Now, it certainly makes sense for health plans to lower drug costs so people with chronic conditions can take pills instead of ending up in the ER. According to A. Mark Fendrick of the University of Michigan, a leading expert on value-based benefit design, the failure of some patients to take their medications results in about $100 billion in avoidable health costs, mainly in the form of hospitalizations. But if decreasing drug costs for chronically ill patients could reduce this unnecessary spending and save money for employers, why ding the patients on the other end when they need an expensive test or procedure?

Of course, like Medicare, private insurers are desperately trying to find ways to control costs, and elective procedures and imaging tests look like a good place to find savings. However, the meat-cleaver approach exemplified by the Regence plan is no substitute for physician judgment and informed discussions between doctors and patients. There are, after all, times when patients do need a knee replacement, bypass surgery or a stent, and they shouldn't be forced to make a tradeoff between getting adequate chronic care and being insured against big hospital bills.

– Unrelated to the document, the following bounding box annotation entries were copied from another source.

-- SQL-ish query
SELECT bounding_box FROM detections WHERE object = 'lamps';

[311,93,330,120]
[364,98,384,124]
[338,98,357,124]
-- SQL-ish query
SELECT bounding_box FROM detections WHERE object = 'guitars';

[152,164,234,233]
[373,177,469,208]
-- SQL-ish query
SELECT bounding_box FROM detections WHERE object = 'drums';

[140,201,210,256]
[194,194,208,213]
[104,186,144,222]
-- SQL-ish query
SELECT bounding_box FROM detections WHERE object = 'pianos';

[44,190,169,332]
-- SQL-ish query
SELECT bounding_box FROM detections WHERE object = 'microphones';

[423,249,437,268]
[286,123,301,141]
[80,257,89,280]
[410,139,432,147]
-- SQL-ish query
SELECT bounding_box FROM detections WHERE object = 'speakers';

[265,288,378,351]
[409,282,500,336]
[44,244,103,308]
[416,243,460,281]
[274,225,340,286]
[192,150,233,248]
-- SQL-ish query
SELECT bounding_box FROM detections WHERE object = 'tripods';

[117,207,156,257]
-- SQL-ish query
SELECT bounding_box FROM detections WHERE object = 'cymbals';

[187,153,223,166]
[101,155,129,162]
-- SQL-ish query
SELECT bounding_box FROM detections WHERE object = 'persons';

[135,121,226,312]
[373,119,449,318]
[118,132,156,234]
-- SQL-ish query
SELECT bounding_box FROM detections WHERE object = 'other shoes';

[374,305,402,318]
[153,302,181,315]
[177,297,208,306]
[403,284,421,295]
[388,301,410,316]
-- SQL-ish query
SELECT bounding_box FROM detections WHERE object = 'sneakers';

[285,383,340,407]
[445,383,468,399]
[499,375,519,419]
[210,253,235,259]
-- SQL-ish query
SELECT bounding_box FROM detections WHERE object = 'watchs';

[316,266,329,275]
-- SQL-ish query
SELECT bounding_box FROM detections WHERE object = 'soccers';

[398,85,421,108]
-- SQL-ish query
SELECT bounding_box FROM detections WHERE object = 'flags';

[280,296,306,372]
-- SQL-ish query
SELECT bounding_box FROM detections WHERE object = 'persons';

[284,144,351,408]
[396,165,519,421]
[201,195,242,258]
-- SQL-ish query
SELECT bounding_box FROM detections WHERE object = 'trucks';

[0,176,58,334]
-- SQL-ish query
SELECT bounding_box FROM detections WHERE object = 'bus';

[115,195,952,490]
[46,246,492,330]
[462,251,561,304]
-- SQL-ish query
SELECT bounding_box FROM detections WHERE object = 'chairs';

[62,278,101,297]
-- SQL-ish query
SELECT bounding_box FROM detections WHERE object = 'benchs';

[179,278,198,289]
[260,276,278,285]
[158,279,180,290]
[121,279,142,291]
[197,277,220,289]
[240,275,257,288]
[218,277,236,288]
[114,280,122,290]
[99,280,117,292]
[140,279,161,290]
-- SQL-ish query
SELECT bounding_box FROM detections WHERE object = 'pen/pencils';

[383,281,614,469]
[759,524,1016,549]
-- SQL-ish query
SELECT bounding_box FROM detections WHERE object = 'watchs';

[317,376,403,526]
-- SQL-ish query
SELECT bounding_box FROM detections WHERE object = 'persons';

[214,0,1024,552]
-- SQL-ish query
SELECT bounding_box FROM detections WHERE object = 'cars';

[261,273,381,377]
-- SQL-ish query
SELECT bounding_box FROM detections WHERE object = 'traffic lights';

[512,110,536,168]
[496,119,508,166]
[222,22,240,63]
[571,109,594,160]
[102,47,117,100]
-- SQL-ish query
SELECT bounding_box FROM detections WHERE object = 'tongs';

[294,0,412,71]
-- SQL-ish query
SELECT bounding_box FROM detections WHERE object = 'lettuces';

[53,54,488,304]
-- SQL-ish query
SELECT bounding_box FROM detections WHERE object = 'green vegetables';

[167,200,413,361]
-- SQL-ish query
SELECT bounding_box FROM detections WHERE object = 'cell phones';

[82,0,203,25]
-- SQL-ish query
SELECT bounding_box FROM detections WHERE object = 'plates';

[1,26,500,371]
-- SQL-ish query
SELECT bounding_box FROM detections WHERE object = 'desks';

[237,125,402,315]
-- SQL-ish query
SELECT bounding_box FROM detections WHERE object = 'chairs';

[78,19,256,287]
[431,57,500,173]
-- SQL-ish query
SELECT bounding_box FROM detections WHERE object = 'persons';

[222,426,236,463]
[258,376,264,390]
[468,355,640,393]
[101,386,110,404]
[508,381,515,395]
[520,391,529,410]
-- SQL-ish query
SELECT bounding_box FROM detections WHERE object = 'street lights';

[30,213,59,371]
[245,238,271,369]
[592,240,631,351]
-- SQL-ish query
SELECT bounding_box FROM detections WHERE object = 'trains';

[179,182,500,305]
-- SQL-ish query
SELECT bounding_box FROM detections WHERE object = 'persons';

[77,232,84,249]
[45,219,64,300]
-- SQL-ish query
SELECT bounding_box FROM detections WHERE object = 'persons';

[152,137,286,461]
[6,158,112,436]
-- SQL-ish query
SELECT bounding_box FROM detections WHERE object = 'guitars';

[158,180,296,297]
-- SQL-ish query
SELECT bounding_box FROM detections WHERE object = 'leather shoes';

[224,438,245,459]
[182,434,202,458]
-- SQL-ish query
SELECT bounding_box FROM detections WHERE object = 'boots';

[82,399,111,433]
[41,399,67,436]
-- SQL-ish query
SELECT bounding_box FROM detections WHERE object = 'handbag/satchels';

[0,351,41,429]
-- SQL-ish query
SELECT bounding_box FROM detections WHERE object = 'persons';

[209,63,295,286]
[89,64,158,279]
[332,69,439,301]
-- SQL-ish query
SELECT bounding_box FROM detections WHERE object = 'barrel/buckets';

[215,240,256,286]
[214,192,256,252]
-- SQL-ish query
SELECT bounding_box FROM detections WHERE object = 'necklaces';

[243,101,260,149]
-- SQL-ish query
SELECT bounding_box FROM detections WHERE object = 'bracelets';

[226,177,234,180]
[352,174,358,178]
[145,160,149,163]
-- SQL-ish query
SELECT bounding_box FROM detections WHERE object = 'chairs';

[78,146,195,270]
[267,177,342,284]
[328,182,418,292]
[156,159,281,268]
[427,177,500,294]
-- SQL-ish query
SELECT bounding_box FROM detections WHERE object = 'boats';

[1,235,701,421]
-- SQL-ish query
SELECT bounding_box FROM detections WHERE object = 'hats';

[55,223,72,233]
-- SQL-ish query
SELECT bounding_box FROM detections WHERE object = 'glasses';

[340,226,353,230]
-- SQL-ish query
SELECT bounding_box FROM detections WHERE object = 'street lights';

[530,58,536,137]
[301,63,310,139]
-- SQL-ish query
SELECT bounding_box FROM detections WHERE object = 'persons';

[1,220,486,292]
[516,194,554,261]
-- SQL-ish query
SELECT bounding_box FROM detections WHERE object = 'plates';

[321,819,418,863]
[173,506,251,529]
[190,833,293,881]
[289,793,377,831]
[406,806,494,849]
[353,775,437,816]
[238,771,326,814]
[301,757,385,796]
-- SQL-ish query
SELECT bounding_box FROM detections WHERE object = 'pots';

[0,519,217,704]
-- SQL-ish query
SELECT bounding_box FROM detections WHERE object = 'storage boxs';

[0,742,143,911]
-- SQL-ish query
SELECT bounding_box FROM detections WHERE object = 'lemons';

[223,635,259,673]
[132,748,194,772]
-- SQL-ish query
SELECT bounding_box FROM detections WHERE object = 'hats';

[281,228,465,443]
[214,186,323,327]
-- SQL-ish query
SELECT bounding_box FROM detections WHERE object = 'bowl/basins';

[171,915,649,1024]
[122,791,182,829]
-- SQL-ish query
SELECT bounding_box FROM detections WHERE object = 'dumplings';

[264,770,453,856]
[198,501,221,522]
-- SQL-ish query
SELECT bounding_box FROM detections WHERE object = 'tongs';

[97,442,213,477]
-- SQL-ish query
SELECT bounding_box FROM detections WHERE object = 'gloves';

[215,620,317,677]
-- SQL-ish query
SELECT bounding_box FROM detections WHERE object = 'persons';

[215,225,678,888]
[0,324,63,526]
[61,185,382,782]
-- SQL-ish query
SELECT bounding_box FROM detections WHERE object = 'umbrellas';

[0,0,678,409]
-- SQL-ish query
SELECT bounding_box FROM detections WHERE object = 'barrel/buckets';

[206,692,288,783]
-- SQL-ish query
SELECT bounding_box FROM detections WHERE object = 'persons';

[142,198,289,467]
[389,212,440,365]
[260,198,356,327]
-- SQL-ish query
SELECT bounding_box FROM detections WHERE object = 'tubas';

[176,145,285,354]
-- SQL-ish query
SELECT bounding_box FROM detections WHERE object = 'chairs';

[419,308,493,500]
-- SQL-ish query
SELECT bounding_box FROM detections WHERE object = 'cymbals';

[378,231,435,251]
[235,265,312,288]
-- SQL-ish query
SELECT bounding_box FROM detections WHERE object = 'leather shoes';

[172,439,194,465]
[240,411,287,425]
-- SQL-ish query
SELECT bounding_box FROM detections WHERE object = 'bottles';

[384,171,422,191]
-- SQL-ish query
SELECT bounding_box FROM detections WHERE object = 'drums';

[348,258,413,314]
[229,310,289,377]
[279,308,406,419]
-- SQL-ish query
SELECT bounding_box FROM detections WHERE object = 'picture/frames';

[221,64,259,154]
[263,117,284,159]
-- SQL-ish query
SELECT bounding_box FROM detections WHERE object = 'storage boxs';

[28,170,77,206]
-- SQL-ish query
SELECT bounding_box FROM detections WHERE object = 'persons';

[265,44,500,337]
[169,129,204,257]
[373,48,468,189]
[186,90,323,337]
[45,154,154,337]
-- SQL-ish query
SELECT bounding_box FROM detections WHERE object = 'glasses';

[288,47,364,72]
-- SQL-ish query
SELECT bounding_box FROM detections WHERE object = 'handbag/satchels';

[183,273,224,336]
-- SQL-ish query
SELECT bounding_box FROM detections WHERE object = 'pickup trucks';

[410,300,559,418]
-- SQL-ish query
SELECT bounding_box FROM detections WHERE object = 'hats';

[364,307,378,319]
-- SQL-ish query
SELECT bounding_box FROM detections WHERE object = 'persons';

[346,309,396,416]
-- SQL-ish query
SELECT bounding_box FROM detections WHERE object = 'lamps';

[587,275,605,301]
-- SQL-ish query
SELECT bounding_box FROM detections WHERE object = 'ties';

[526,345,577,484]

As for the idea of punishing patients for visiting the ER, this won't fly with American consumers, and it shouldn't. Even if the ER is over-used by some patients, other people need to know they can go there when necessary -- in some cases, simply because their physician won't see them outside of office hours.

Health plans should go back to the drawing board and think about other ways of reducing costs. One way might be to invest some serious money in helping primary-care physicians create "patient-centered medical homes" that provide better coordination of care and some check on the over-use of specialists.